Would Washington have asked for "Fast Track?"

This week, it appears that President Obama got the Senate to give him “fast-track” authority for the Transpacific Partnership and the House isn't far behind.

For months, the Obama administration and supporters of “Obamatrade” have been saying that the TPP is about supporting free trade with Pacific Rim countries. But the president last week hinted at the real reason why the administration is putting so much effort into passing this trade deal.

The TPP does not include China, and Obama is apparently hoping that the trade deal will help block China from becoming the world’s economic leader. But as Elizabeth Warren has pointed out, “free-trade” deals historically have never helped American workers or supported American manufacturing.

And the TPP won’t change the fact that China is, today, central to the political economy of the Pacific region.

In fact, China is already the largest trade partner with Japan, Singapore and Australia - three key countries involved in the TPP. China's also the number one trade partner with South Korea and India , two economic powerhouses in the region that are not taking part in the TPP.

And while supporters of the TPP point to China as our biggest economic competitor, what little we know about the TPP suggests that it would promote the exact policies that have destroyed the American middle class and have allowed China to become the world’s largest manufacturer.

When Barack Obama took office, America was in the midst of the largest economic recession since the Great Depression, and the president’s stimulus package and his tax cuts for the middle class , the largest middle-class tax cut in the history of America, helped slow the recession .

Working class Americans had more disposable income to buy goods, but the only TVs, computers and other goods that we could buy were made abroad.

Thus, the Obama stimulus created manufacturing jobs, but most of them were in China and America’s other “free-trade” partners , countries where they still manufacture things. That’s why more American spending only created a few American jobs after the stimulus , as soon as US consumers bought foreign-made products, those stimulus dollars went offshore.

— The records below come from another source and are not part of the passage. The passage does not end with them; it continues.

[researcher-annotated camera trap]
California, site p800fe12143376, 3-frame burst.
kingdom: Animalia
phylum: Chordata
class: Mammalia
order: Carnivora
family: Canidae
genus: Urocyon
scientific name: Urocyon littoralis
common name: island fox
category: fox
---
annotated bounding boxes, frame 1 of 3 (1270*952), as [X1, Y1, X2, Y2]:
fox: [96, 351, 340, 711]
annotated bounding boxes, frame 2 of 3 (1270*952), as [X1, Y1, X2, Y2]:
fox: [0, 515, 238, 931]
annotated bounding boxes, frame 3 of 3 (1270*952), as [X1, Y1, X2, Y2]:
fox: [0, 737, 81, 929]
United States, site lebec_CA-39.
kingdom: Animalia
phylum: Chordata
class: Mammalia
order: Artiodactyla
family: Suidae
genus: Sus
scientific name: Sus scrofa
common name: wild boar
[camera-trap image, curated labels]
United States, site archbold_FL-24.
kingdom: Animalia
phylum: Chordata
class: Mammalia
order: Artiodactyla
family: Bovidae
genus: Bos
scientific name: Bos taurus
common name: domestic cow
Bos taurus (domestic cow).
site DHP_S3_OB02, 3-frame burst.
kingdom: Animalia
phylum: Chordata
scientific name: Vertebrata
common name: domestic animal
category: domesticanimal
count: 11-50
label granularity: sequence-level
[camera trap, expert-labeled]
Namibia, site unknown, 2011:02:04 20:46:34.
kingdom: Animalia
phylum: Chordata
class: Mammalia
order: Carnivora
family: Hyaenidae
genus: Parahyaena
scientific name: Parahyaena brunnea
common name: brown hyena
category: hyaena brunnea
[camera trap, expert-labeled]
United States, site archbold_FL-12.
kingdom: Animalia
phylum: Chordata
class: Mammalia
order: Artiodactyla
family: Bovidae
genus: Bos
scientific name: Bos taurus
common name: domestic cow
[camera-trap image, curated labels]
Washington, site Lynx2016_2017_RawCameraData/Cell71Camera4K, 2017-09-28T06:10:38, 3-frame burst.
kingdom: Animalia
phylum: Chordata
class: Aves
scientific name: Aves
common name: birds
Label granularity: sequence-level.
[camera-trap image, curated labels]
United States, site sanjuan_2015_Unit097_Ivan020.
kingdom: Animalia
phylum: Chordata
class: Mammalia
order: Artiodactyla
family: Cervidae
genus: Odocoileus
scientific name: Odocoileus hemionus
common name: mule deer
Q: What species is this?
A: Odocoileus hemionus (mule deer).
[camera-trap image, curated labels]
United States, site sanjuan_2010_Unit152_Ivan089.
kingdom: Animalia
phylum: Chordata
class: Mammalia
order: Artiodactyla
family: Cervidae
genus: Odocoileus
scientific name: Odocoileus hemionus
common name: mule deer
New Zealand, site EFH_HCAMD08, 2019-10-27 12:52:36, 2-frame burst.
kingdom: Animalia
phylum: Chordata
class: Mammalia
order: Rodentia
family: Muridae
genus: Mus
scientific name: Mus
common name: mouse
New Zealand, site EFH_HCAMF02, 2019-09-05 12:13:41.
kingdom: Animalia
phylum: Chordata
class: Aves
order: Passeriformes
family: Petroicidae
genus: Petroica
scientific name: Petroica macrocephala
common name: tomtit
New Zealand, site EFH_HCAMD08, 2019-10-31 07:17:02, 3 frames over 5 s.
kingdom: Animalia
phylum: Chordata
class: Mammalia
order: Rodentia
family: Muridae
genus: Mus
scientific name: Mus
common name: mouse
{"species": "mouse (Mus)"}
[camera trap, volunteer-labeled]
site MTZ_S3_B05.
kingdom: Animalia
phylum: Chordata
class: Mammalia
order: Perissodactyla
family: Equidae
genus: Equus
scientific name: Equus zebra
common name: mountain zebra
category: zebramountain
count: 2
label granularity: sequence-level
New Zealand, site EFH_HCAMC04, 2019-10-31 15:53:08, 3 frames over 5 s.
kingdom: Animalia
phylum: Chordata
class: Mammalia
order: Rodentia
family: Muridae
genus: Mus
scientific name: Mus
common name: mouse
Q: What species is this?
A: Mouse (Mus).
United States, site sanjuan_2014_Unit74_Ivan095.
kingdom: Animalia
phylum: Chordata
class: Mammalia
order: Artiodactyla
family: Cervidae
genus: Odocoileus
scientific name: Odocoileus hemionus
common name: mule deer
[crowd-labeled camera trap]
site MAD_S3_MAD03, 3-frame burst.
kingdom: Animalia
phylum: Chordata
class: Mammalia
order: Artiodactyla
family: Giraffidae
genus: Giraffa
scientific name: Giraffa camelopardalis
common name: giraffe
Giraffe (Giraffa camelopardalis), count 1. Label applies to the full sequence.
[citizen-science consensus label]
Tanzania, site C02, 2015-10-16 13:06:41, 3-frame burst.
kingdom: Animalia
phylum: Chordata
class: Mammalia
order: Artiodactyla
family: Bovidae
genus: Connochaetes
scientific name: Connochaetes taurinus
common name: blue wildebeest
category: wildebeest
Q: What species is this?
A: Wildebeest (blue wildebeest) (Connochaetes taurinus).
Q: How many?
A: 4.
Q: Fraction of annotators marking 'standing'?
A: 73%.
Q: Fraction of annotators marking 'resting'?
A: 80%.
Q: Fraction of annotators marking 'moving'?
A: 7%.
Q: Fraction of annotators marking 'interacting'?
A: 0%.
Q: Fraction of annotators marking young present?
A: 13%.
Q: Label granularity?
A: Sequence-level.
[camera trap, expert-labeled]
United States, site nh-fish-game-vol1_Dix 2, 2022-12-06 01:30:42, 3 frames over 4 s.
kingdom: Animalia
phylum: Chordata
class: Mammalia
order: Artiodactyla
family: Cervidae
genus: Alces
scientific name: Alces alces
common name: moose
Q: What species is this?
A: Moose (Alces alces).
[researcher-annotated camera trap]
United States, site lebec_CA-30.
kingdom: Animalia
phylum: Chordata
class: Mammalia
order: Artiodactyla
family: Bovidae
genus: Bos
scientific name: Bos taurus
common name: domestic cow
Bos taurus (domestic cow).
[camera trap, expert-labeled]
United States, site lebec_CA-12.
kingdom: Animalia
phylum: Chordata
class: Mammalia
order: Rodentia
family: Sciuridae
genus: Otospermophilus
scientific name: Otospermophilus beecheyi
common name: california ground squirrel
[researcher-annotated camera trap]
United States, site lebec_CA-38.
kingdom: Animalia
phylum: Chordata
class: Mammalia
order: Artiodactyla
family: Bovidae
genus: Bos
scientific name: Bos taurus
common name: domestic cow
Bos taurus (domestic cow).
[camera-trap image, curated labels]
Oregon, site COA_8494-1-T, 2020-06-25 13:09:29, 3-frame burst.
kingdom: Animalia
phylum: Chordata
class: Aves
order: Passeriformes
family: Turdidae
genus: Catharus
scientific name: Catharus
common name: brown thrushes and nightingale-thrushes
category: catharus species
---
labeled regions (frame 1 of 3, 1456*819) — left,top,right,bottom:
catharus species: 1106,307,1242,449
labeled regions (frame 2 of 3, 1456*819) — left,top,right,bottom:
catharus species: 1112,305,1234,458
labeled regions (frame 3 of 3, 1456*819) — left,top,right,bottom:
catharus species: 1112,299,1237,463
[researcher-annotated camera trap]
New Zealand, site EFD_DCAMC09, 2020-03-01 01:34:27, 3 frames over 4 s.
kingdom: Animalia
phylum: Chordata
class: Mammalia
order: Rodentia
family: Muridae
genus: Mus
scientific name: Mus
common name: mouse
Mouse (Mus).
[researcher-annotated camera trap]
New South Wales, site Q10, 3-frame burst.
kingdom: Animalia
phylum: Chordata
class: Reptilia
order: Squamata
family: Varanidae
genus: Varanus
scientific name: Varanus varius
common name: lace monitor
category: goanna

George Washington faced the same problem looking for an American-made suit to wear for his inauguration. Following the American Revolution, America had no manufacturing base as a result of Britain's colonialist economic policy.

Britain relied on its colonies for raw materials, which would then be shipped to England and manufactured to be sold across the world. So when America gained independence we were mainly a farming economy , but the Founders knew that it was vital to build American manufacturing at home if we were to become a strong nation.

George Washington managed to find an American-made suit to wear for his inauguration , and when he took office he asked his Treasury Secretary, Alexander Hamilton, to develop a plan to promote manufacturing in the new United States.

Hamilton came up with an eleven point plan for American manufacturers, including high protective tariffs on certain foreign goods and subsidies for American manufacturers.

Hamilton knew that when a country manufactures things, to paraphrase Adam Smith, in grows the "wealth of the nation". And with more wealth, people can buy more, and the economy grows. But it starts with making things. It starts with manufacturing at home.

So to end the decline of the American middle class today, just like in 1793, we must once again grow -instead of offshoring and shrinking - American manufacturing. And that starts with ending our obsession with so-called “free-trade” deals - deals that allow multinational corporations to ship manufacturing abroad and throw American workers out of a job.

It starts with ending Permanent Normal Trade Relations with China, and ending US participation in the WTO, NAFTA and CAFTA - and the whole bunch of other trade agreements we've signed since Reagan began this binge.

Which is why this week, Congress should have rejected the president’s request for “fast-track” trade promotion authority, what they're calling "TPA" or "Trade Promotion Authority", Fast Track by another name , and they should reject SHAFTA once and for all.

Despite what President Obama says, the system Alexander Hamilton and George Washington put into place in 1793 and stood until the Reagan Revolution of the 1980s, over 190 years that turned us into the industrial powerhouse of the world, was not about closing ourselves off to the world, it was about encouraging American businesses to manufacture goods that American workers made and sold in America.

And it doesn’t end with rejecting TPA and SHAFTA. It’s time to put tariffs on foreign goods and to turn those tariffs into investments for American businesses: to fund research and development and to help reduce start-up costs for American innovators who will employ American workers.

We have to invest in American infrastructure - creating American construction jobs and providing a fertile soil for business to take root - so that American businesses can be certain that workers and goods can move from American factories to American stores and consumers.

Washington and Hamilton were right, and Reagan, Bush, Clinton, Bush, and Obama are wrong.

Thirty-five years of Reaganomics and so-called “free-trade” deals have devastated American manufacturing and the American middle-class that it had created. Which is why we need to re-embrace Hamilton’s system that grew American manufacturing and restore our middle class.

It's simple, really. Americans should be able to buy products made in America, and American workers should again have access to good manufacturing jobs.

We've done it before, and did it well. China, right now, is following Hamilton's plan. It's time for us to walk away from Reaganism and rebuild our once-great nation.